What relation you will propose for the genes of homologs?
Thanks,
Asiyah
I cannot catch all that Asiyah has said. Here I want to provide some clarification on those issues based on my understanding:
Yes, the genes in the NCBI Gene resource represents strain-specific genes. This is indeed what I want in my Vaccine Ontology and Brucellosis Ontology use cases. Those genes used in vaccines and mutant generations are also strain-specific. Strain-specific genes represent those genes belong to a strain, which can be cultured in different labs and described studies. Therefore, the strain-specific genes do represent gene entities or classes that are the abstract form of the instances of genes in the tubes or stocks in real physical labs.
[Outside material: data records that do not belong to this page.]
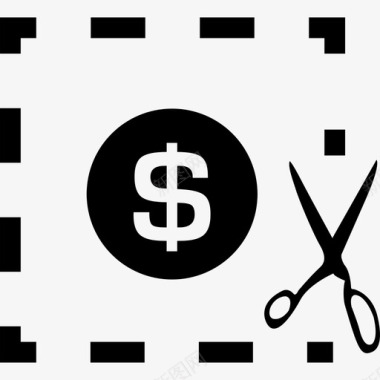 美元货币符号在一个正方形的虚线与剪子商业货币包1图标图标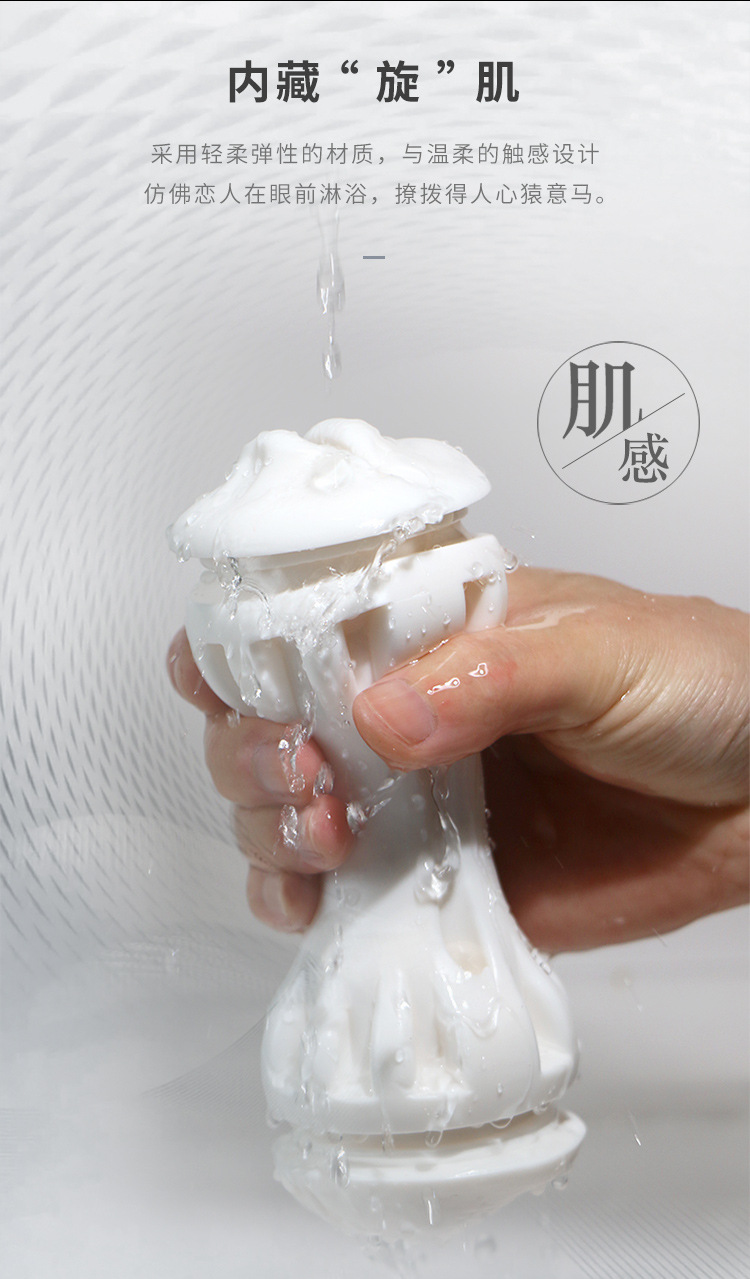 Double-Headed Masturbation Cup for Men, Portable TPE Self-Stimulation Device, 390g — detail image 24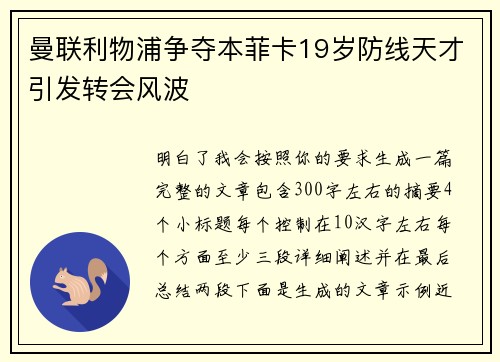 曼联利物浦争夺本菲卡19岁防线天才引发转会风波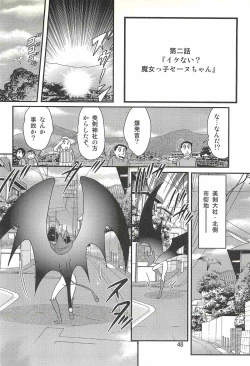 Page 52 of Seirei Tokusou Fairy Saber W - Chijo Shigan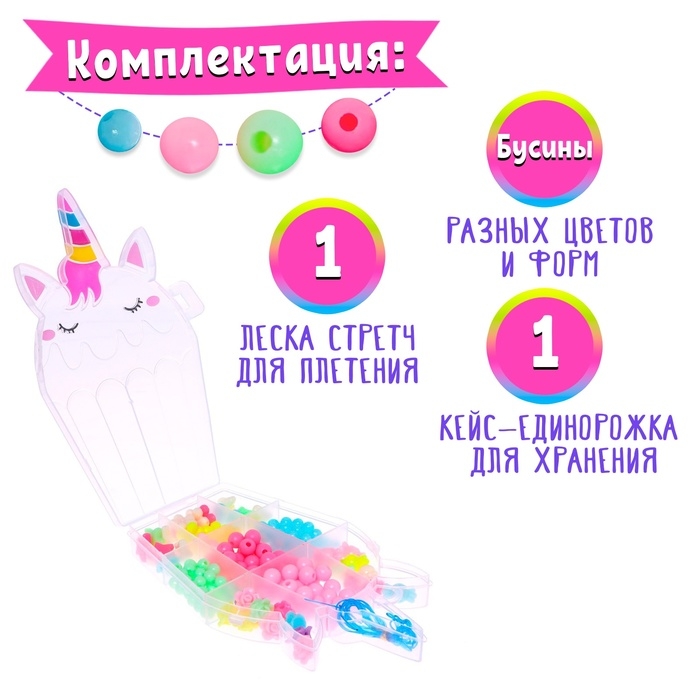 Набор для бисероплетения &laquo;Единорог&raquo;
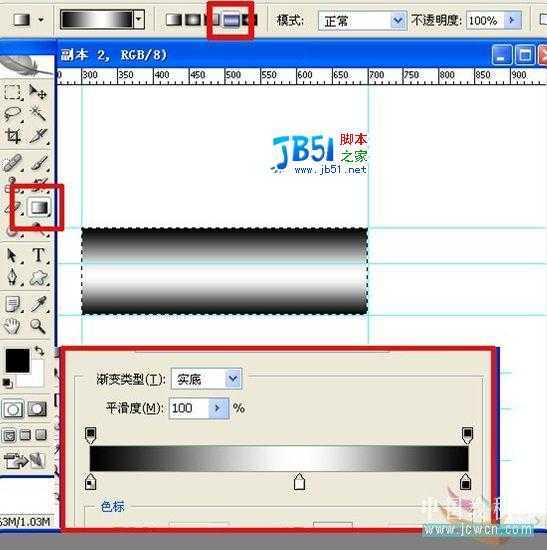 Photoshop绘制光感和质感逼真的铅笔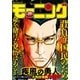 モーニング 2016年39号 (2016年8月25日発売)（講談社） [電子書籍]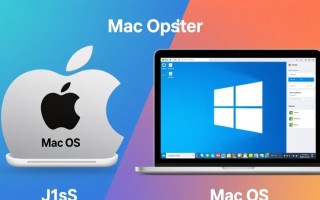 Mac OS和Windows双系统如何无缝切换？数据迁移避坑指南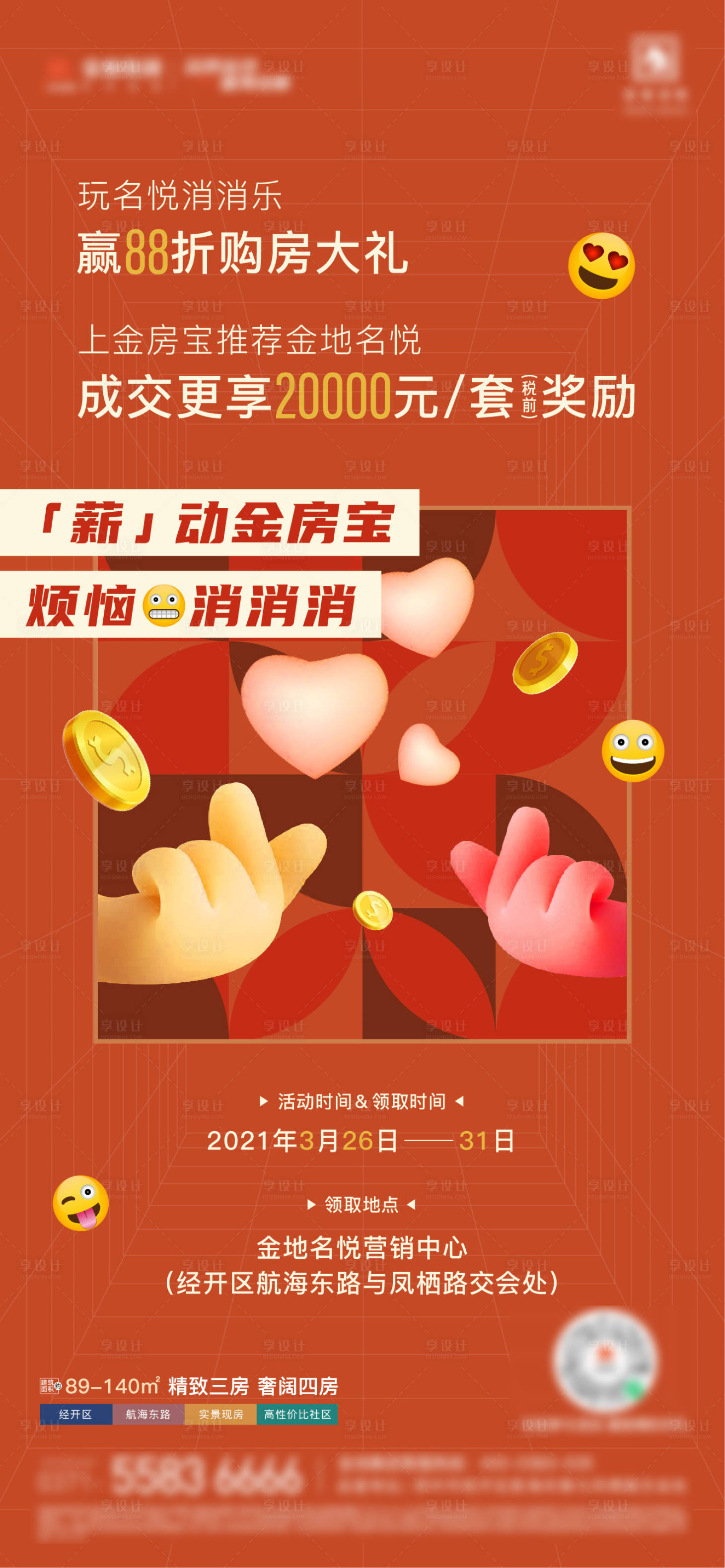 源文件下载【消消乐】编号：41370017449421299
A higher level of gene entities can be the homolog genes that are shared by different strains or even different species. The NCBI HomoloGene resource records the information of many such genes among eukaryotic organisms. The homolog genes are useful for various studies as Erick also indicated in an earlier email. OGG may represent such homolog genes later.
So in my mind, OGG is not generated to represent the data in the NCBI Gene resource per se. It is generated to represent the gene entities as indicated above. We don’t want to have a situation where there is one “ontology” representing the NCBI Gene resource data, and there is another “ontology” representing the Ensembl Gene resource data. As long as they represent the same gene entities for the same strain (or homolog genes among strains/species), they should be represented using the same ontology terms (in OBO Foundry). According to the ontological realism principle, ontology terms represent the entities in reality. In comparison, a resource data represent the data of entities stored in the resource. They are different. This is another reason why I don’t want to use the NCBI Gene namespace per se to represent the gene entities at the class level. Ontology terms do have difference from the resource data items at the philosophical level.